A still-divided GOP

Republican presidential primaries and caucuses on Tuesday in which Rick Santorum swept two Southern states and Mitt Romney won two caucuses are another indication that the GOP remains a sharply divided party unable to unite behind a candidate to carry its banner against President Barack Obama in the November election. Santorum and Romney, though, can find some positives in Tuesday's results. Newt Gingrich not so much.

Santorum can crow about his first place finishes in Alabama and Mississippi, and the momentum it gives him in upcoming primaries. Romney can point to caucus victories in Hawaii and America Samoa and his still commanding lead in the delegate count -- despite third place finishes in the Tuesday state primaries -- as evidence of the viability of his campaign. Their race continues in Puerto Rico, Missouri and Illinois, the next primary battlefields.

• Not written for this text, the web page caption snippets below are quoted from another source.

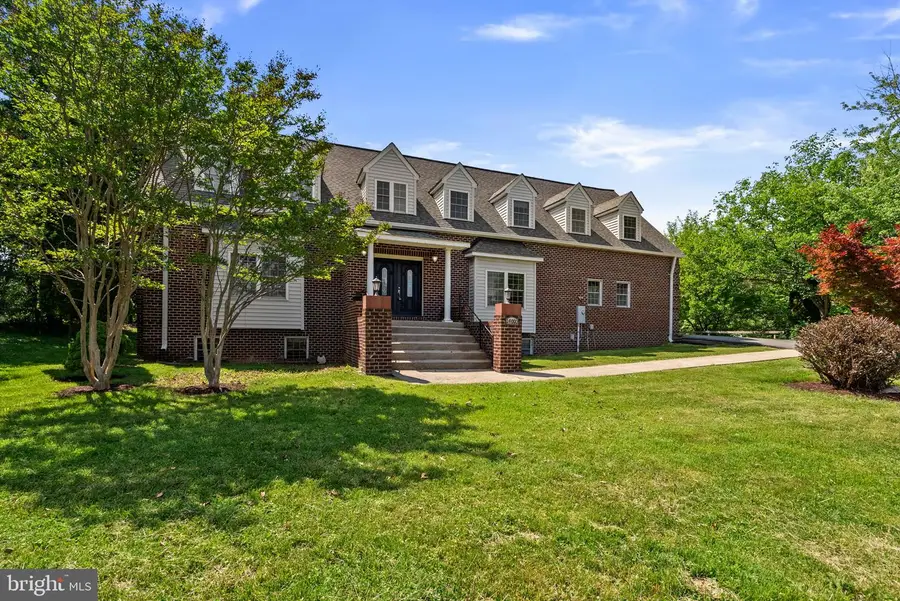 24000 Clarksburg Rd, Clarksburg, MD 20871 - #2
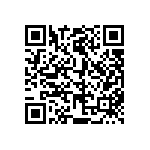 811-22-062-30-005101 QRCode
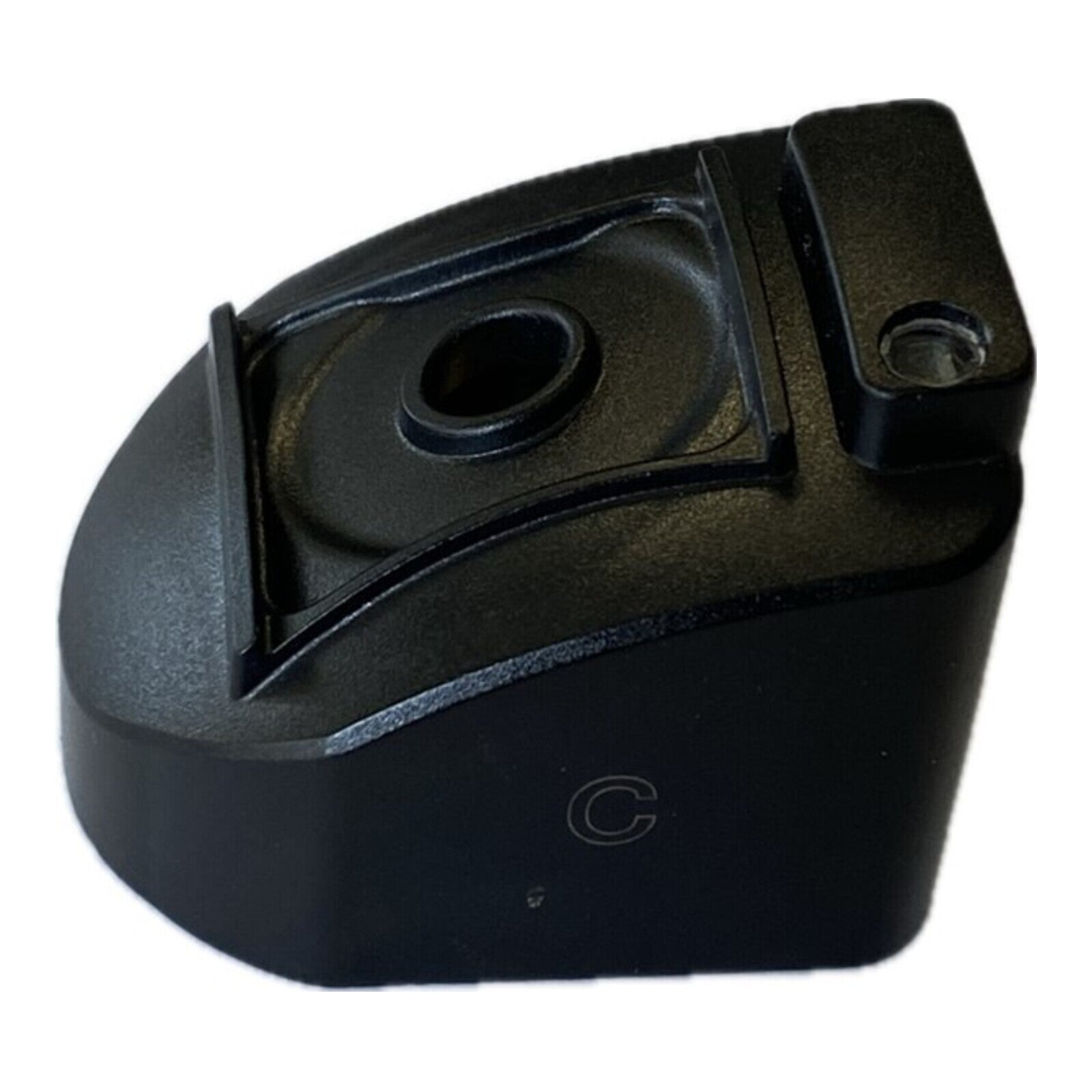 https://whitespower-images-upper.s3-ap-southeast-2.amazonaws.com/ALL/KOVIX/KOKNXMOD.JPG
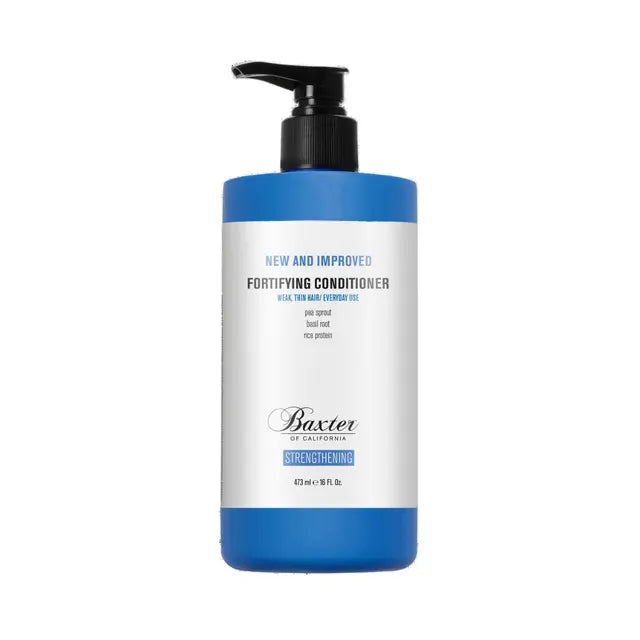 Daily Fortifying Conditioner 1 Litre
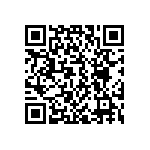 SQCBEM821KATME500 QRCode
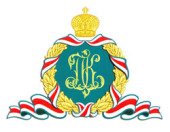 Предстоятель Русской Церкви выразил соболезнования в связи с гибелью людей в результате лесных пожаров в России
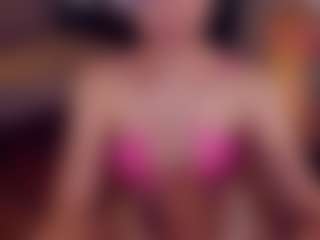 Adabluntaa's Live Sex Cam Show
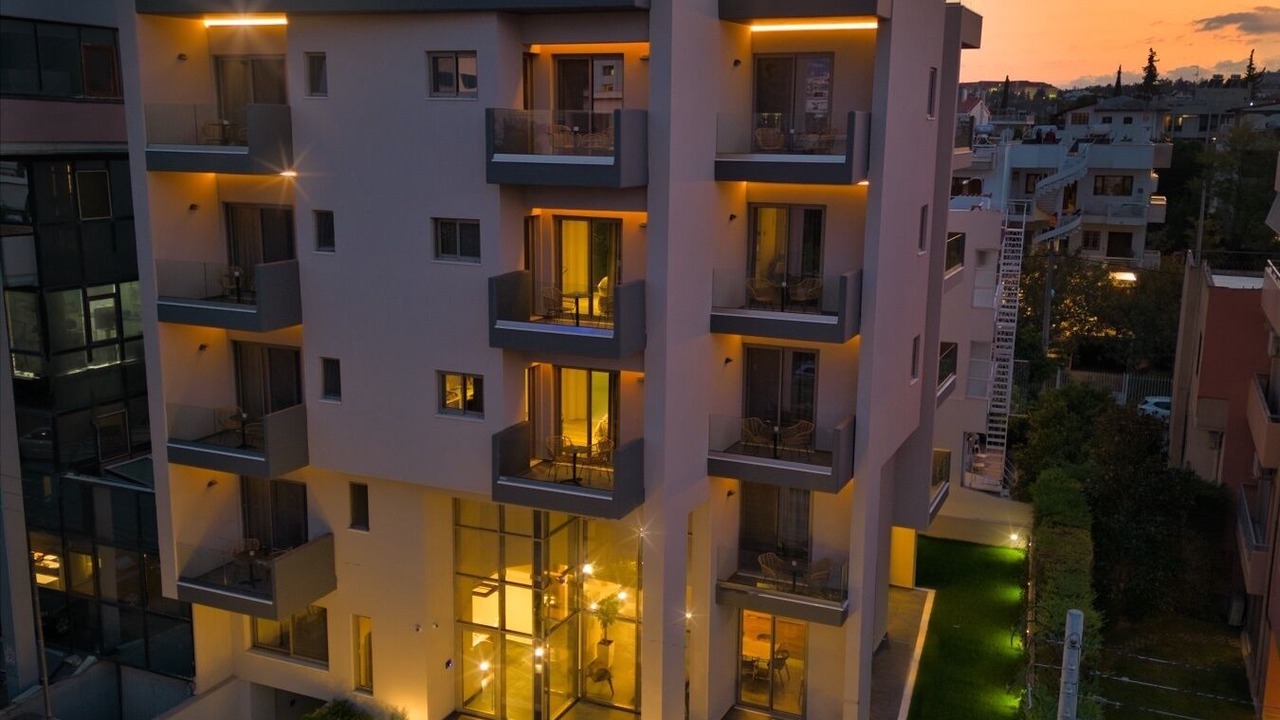 Photo of Outdoor in Khalandrion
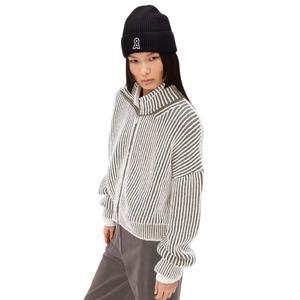 Damenjacke ARMEDANGELS Medeaa Vanise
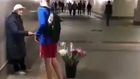 İyilik Her Zaman Kazandırır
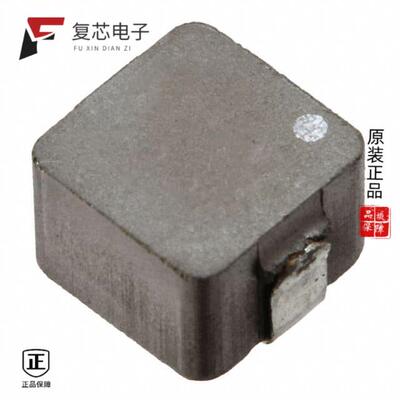 原厂正品MPC0750LR60C全新FIXED IND 600NH 17A 2.3 MO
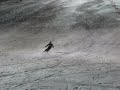 Sorochany Ski, Jenka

Gingrich, who finished second in Alabama and Mississippi -- states he earlier said he "had" to win -- can do little more than bluster and prattle on about his chances if there is an open convention. He says he'll continue to campaign, but his failure to win over voters in his native South pretty much relegates him to the category of also-ran rather than contender.

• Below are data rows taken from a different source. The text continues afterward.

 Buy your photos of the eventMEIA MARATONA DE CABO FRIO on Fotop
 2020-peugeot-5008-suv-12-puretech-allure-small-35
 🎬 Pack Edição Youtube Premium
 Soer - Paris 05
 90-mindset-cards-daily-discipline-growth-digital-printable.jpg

Tuesday's totals again expose problems within the Republican party. After weeks of primary campaigning and voting, there's still no leading candidate. Factions within the party, in fact, are so splintered that divisiveness continues to grow. Any hope of cohesion remains distant. Santorum and Gingrich are splitting the conservative, working-class vote and Romney is winning the more affluent and moderate voters in the party. Paul continues to nibble at the edges.

That is understandably troubling to Republican leaders, who would like the party to quickly unite behind one candidate capable of defeating President Obama. That's nowhere near happening, as Tuesday's results show. Romney, according to polls of likely GOP voters, still is the candidate thought most likely to be able defeat the president in November, but voters haven't backed that belief in the primaries. His opponents continue to prosper enough to prolong the primary campaign.

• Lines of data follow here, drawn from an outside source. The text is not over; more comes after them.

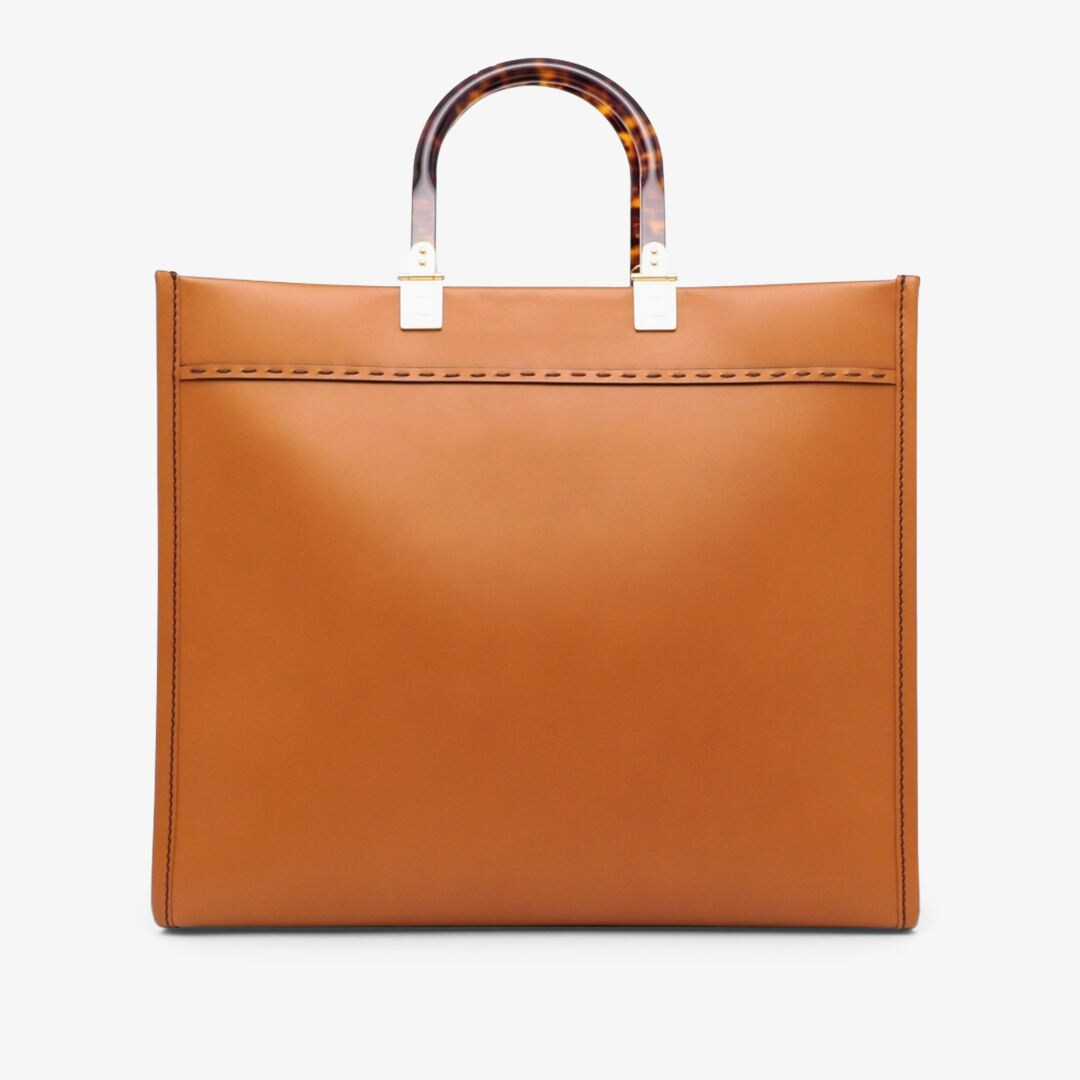 Fendi Sunshine Large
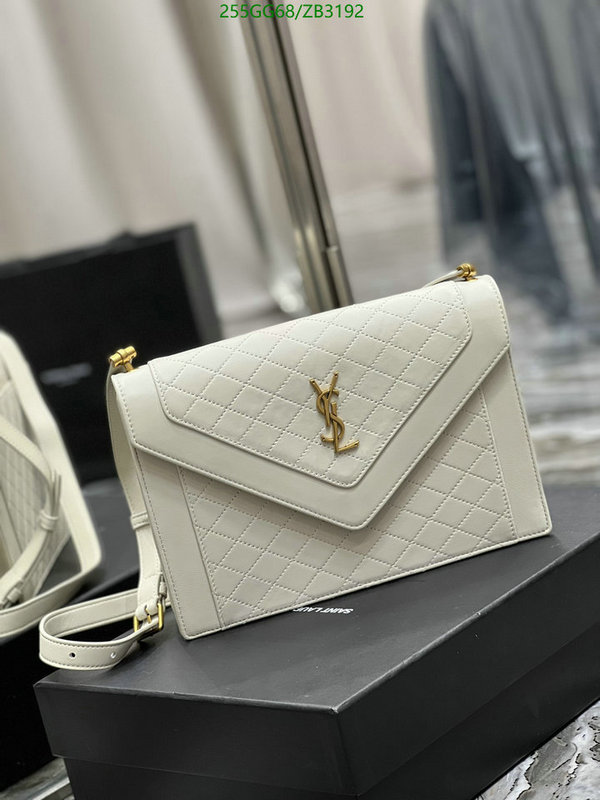 YSL-Bag-Mirror Quality Code: ZB3192 $: 255USD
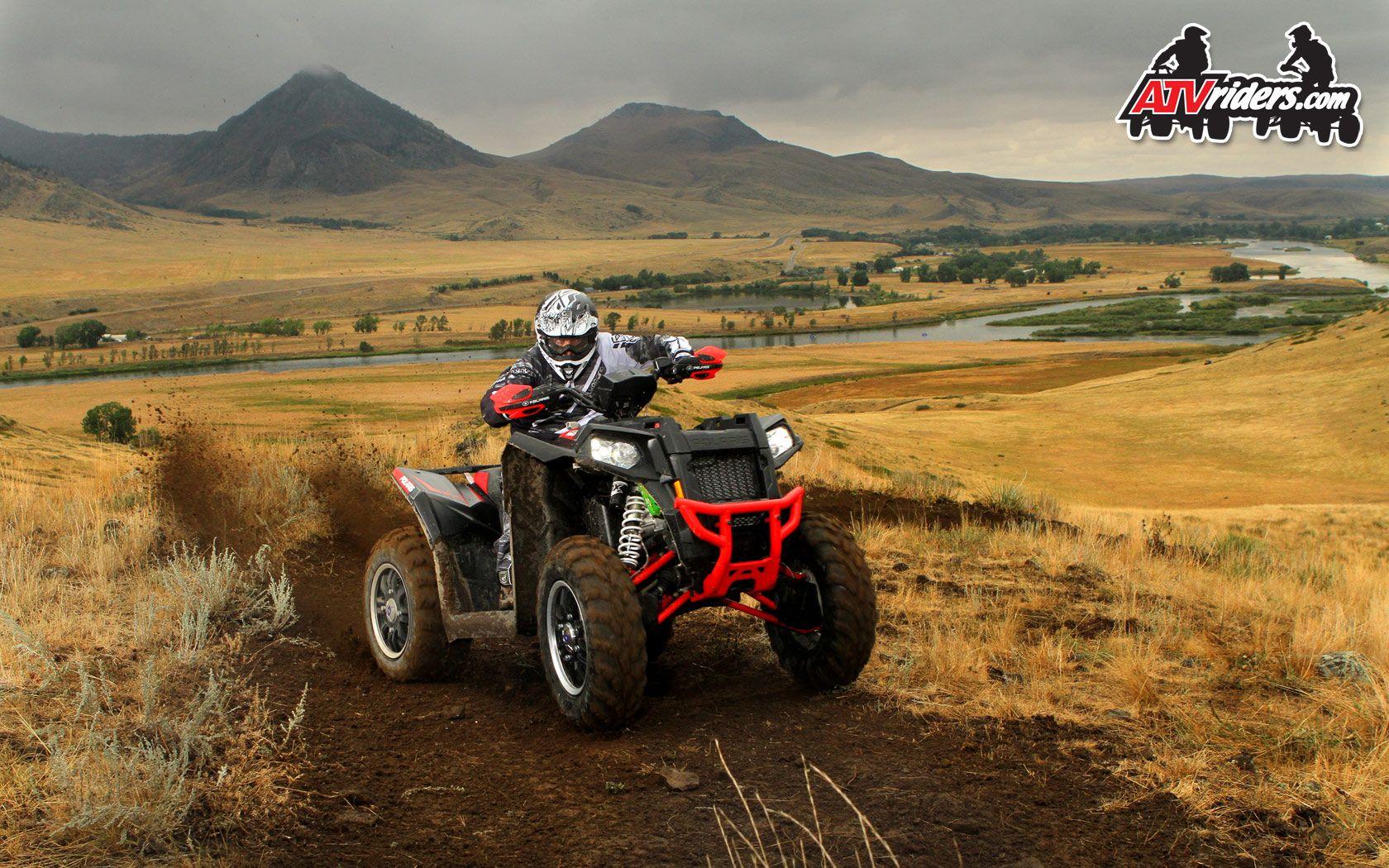 Polaris Wallpapers - Top Free Polaris Backgrounds - WallpaperAccess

The result is that Romney, still the presumptive nominee for the Republican nomination, has been forced to concentrate his efforts on defeating the men who continue to dog him in the primaries. Doing so consumes time, money and energy that he and party regulars know would be better spent preparing for a race against President Obama. That, as Tuesday's results suggest, is now unlikely to occur prior to the party's nominating convention.

Instead, Romney and his opponents remain mired in an increasingly tiresome campaign that shows the deep divide and weaknesses in their party, that exposes the shallowness of their personal and political vision, and that utterly fails to address the needs and desires of the American people.